▶ _SUPPLIED RECORDS_:
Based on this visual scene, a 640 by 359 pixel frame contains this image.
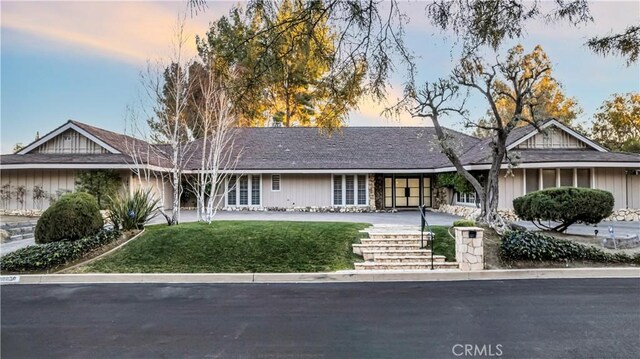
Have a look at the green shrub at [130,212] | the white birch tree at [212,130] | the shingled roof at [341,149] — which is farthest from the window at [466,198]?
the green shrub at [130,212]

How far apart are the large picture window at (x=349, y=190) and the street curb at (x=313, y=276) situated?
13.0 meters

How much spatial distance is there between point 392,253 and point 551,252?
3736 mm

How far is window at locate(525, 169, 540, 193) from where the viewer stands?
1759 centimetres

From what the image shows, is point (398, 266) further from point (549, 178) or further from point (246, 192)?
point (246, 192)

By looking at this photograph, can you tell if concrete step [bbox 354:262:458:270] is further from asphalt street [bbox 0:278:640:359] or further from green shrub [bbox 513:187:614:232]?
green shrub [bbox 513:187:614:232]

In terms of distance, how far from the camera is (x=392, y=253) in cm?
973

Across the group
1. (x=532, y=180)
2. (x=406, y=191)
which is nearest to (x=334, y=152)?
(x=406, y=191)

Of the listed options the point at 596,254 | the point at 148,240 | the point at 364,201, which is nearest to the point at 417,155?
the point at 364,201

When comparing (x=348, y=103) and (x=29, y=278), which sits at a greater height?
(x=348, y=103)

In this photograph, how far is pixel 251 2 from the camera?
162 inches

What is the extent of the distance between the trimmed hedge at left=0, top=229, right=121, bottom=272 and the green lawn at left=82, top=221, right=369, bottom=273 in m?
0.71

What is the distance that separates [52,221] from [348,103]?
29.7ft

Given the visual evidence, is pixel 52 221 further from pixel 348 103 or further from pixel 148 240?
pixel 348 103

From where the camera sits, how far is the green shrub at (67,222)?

▶ _WHAT THE EXERCISE ASKS_:
Can you repeat all the items with "camera" swapped for "observer" and everything else left as it is, omitting the pictures?

▶ _TASK RESPONSE_:
Based on this visual scene, a 640 by 359 pixel frame contains this image.
Have a look at the green shrub at [130,212] | the white birch tree at [212,130] | the shingled roof at [341,149] — which is farthest from the window at [466,198]?
the green shrub at [130,212]

How far apart are the large picture window at (x=349, y=190) and the street curb at (x=313, y=276) situated?
13.0 meters

How much spatial distance is there between point 392,253 and point 551,252?
3736 mm

How far is window at locate(525, 169, 540, 193) from where the viewer stands?
1759 centimetres

From what the image shows, is point (398, 266) further from point (549, 178) or further from point (246, 192)?
point (246, 192)

By looking at this photograph, can you tell if concrete step [bbox 354:262:458:270] is further from asphalt street [bbox 0:278:640:359] or further from green shrub [bbox 513:187:614:232]?
green shrub [bbox 513:187:614:232]

In terms of distance, how far from the observer is (x=392, y=253) in cm?
973

Across the group
1. (x=532, y=180)
2. (x=406, y=191)
which is nearest to (x=334, y=152)?
(x=406, y=191)

Of the listed options the point at 596,254 | the point at 148,240 | the point at 364,201, which is nearest to the point at 417,155?
the point at 364,201

When comparing (x=348, y=103) and (x=29, y=278), which sits at a greater height?
(x=348, y=103)

In this photograph, how far is pixel 251 2 from the observer?
162 inches

What is the extent of the distance between the trimmed hedge at left=0, top=229, right=121, bottom=272 and the green lawn at left=82, top=221, right=369, bottom=273 in m?
0.71

What is the distance that separates [52,221] from [348,103]?
29.7ft

Given the visual evidence, is pixel 52 221 further from pixel 348 103 or further from pixel 148 240?
pixel 348 103

From where the observer sits, how far is the green shrub at (67,222)?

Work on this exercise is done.